▶ **Task requirements**:
(1) Copy the stretch of the citrus tariff article from "According to Hannes" through "now, then soon.".
(2) Return every line of the rows that contains the string "lens", matching case.

4 days ago
We'll adjust to the game, says the citrus industry as Tau, Steenhuisen target new markets
A 30% tariff on South African citrus would push up prices by about $4.25 a carton in the US, putting South Africa at risk of losing market share to Chile and Peru, which face only a 10% tariff.
According to Hannes de Waal, chief executive of the Sundays River Citrus Company and board member of the Citrus Growers Association, the industry expects a favourable outcome from tariff negotiations with the US — if not now, then soon.
'Citrus and fruit growers are important to this country as job creators and obviously as earners of foreign exchange. We play an important role in the economy. We still expect that there will be a favourable outcome,' he said. 'Nothing stays fixed, you know… Everything is up for negotiation.'
The US has imposed a 30% tariff on some South African imports, effective from 7 August 2025, hitting key sectors including agriculture and the automotive industry.
De Waal said the tariff would make South African citrus unaffordable to the average American consumer. Some citrus growers contacted by Daily Maverick said they were still bracing for impact, but would count their losses only in the coming weeks.
He said the US' shift from the African Growth and Opportunity Act (Agoa) — a trade programme that gives eligible sub-Saharan African countries preferential access to the US market — to a tariff-based approach had changed the game, but he trusted that the industry would recover and find other ways to survive.

▶ **Listing**:
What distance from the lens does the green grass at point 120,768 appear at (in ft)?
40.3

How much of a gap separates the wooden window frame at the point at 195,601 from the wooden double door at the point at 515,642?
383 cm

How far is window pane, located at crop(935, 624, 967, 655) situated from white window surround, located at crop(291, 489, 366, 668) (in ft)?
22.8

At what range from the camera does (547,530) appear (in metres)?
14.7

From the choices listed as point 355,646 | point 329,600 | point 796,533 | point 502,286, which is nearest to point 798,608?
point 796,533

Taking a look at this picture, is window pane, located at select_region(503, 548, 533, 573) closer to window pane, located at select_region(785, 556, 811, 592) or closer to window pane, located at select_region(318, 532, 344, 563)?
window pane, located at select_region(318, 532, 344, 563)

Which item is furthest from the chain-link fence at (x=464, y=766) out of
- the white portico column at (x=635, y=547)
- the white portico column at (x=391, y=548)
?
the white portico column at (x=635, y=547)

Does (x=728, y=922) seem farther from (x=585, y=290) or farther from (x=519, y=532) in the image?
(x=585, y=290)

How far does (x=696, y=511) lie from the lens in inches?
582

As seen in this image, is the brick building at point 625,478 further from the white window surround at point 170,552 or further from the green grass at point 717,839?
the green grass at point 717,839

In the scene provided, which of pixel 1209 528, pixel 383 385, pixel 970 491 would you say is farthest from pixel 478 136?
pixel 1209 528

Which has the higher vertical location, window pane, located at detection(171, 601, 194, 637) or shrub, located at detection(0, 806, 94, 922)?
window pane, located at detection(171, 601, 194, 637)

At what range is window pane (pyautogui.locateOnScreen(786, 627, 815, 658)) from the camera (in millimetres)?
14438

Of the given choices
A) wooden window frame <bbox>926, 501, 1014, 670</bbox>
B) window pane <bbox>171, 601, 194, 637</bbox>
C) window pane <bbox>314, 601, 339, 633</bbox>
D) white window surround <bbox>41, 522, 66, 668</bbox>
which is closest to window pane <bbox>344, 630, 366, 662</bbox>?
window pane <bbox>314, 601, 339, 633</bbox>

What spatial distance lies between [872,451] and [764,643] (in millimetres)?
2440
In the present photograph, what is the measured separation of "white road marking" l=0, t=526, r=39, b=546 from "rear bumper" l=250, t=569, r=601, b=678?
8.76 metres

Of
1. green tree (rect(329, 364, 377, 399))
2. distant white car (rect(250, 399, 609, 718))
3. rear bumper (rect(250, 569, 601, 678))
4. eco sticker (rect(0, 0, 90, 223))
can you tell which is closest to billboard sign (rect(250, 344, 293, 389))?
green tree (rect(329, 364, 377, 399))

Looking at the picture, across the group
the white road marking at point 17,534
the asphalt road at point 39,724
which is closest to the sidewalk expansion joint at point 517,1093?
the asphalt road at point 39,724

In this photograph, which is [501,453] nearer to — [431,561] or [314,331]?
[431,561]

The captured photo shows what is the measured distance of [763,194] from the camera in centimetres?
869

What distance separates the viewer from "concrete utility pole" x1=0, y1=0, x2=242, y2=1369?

▶ **Written answers**:
(1)
According to Hannes de Waal, chief executive of the Sundays River Citrus Company and board member of the Citrus Growers Association, the industry expects a favourable outcome from tariff negotiations with the US — if not now, then soon.

(2)
What distance from the lens does the green grass at point 120,768 appear at (in ft)?
How far does (x=696, y=511) lie from the lens in inches?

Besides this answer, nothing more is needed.